■ Fragment:

* * *

Uratowali bezdomnego psa od śmierci. Program opieki nad zwierzętami bezdomnymi nie działa

Pies szukający domu fot. Agata Bąk
Początek listopada br., gmina Drobin w powiecie płockim. Pani Agata znajduje przy drodze wychudzonego, osłabionego psa. Zwierzę ledwo żyje.
Magdalena Bury / 03.12.2018 19:43
Pies szukający domu fot. Agata Bąk

5 listopada 2018 r., pani Agata znajduje na terenie gminy Drobin w powiecie płockim zmarzniętego, wychudzonego i wystraszonego psa. Zwierzę leży przy drodze, pod drzewami. Jest osłabione, ledwo żyje.

Uratować psa od śmierci

Zabraliśmy psa do domu, ale nie mogliśmy go u siebie zostawić. Byliśmy zmuszeni przekazać sunię do schroniska. Pracownik schroniska, z którym gmina ma podpisaną umowę poinformował nas jednak, że nie przyjmą psa bez zlecenia z gminy
- wyjaśnia pani Agata.

Kobieta wykonuje więc telefon do Urzędu Miasta i Gminy i pyta, co dalej.

Pracownik w pierwszej rozmowie oznajmił, że poszukają właściciela. Należy przy tym zaznaczyć, że na temat psa nie wiedział prawie nic. Znał tylko nasz krótki opis: suczka, średniej wielkości, biało-czarna. Ewidentnie nie spotkaliśmy się z chęcią pomocy
- dodaje kobieta.

Dwie godziny później, kolejny telefon do Urzędu Miasta i Gminy Tym razem pracownik informuje Agatę, jak wygląda procedura.

Wieś, w której znaleźliśmy psa, leży na granicy 3 gmin. Zasugerowano nam więc, że może psiak jest z innej gminy. Dowiedziałam się też, że jeśli psa zgarnęliśmy do domu, to nie mogą go od nas przejąć. Pracownik dał nam też do zrozumienia, że powinniśmy pojechać z psem w miejsce, w którym go znaleźliśmy i dopiero wtedy poinformować ich o tym fakcie
- komentuje Agata.

Tak też robi. Kobieta zatrzymuje się przy jednej z dróg publicznych i dzwoni do pracownika gminy. Zgodnie z obowiązującymi procedurami, informuje on policję o fakcie znalezienia psa. Patrol policji przyjeżdża po 20 minutach.

* * *

■ Zapisy:
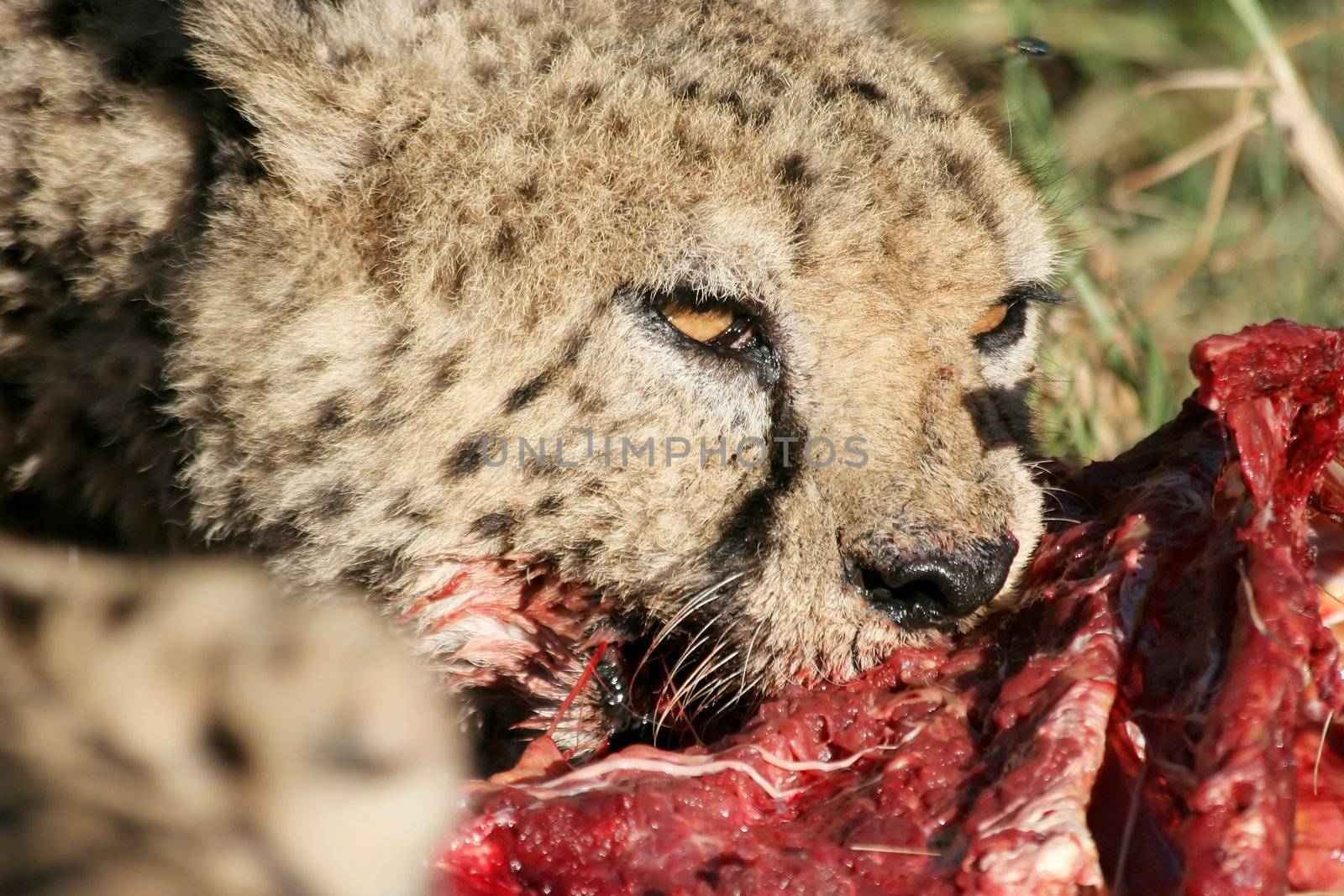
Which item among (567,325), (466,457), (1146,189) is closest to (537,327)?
(567,325)

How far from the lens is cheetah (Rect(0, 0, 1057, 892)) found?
2332 millimetres

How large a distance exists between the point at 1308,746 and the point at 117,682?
1322 mm

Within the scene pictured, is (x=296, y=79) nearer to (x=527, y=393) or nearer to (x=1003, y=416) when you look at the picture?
(x=527, y=393)

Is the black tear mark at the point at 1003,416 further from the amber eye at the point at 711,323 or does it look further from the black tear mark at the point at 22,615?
the black tear mark at the point at 22,615

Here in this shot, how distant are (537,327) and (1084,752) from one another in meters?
0.97

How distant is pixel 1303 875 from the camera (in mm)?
1867

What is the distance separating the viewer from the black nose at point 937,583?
7.20 ft

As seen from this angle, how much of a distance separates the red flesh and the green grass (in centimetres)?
95

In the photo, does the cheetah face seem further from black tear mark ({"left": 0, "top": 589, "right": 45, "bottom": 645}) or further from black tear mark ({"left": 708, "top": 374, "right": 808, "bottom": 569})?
black tear mark ({"left": 0, "top": 589, "right": 45, "bottom": 645})

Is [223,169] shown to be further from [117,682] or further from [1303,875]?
[1303,875]

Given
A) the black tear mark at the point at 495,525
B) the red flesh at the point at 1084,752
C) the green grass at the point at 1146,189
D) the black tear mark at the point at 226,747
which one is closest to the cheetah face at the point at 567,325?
the black tear mark at the point at 495,525

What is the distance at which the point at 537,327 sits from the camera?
2361 mm

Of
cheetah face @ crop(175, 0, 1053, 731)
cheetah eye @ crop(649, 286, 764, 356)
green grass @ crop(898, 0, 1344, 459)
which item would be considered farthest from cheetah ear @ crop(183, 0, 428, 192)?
green grass @ crop(898, 0, 1344, 459)

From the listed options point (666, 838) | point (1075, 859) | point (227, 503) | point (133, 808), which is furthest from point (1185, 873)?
point (227, 503)
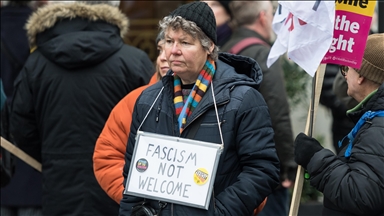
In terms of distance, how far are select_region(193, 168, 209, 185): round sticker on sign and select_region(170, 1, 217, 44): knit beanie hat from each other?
2.32 ft

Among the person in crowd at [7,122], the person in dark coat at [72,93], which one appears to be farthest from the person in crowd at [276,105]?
the person in crowd at [7,122]

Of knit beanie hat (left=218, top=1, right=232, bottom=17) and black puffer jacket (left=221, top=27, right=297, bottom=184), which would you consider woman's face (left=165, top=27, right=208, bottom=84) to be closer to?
black puffer jacket (left=221, top=27, right=297, bottom=184)

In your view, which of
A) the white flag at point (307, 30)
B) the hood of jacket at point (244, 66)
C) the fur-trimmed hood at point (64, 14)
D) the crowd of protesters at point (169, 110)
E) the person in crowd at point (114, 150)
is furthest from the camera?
the fur-trimmed hood at point (64, 14)

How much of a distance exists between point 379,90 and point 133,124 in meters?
1.28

* * *

■ Polecenia do ćwiczenia:
1. Wypisz z tekstu o uratowanym psie wszystkie określenia psa, które podano w zdaniu zaczynającym się od słów „Znał tylko nasz krótki opis”.
2. Pokaż każdy wiersz zapisów, który zawiera ciąg „closest”. Wielkość liter ma znaczenie.

■ Zestaw odpowiedzi:
1. suczka, średniej wielkości, biało-czarna

2.
Which item among (567,325), (466,457), (1146,189) is closest to (537,327)?
which one is closest to the cheetah face at the point at 567,325?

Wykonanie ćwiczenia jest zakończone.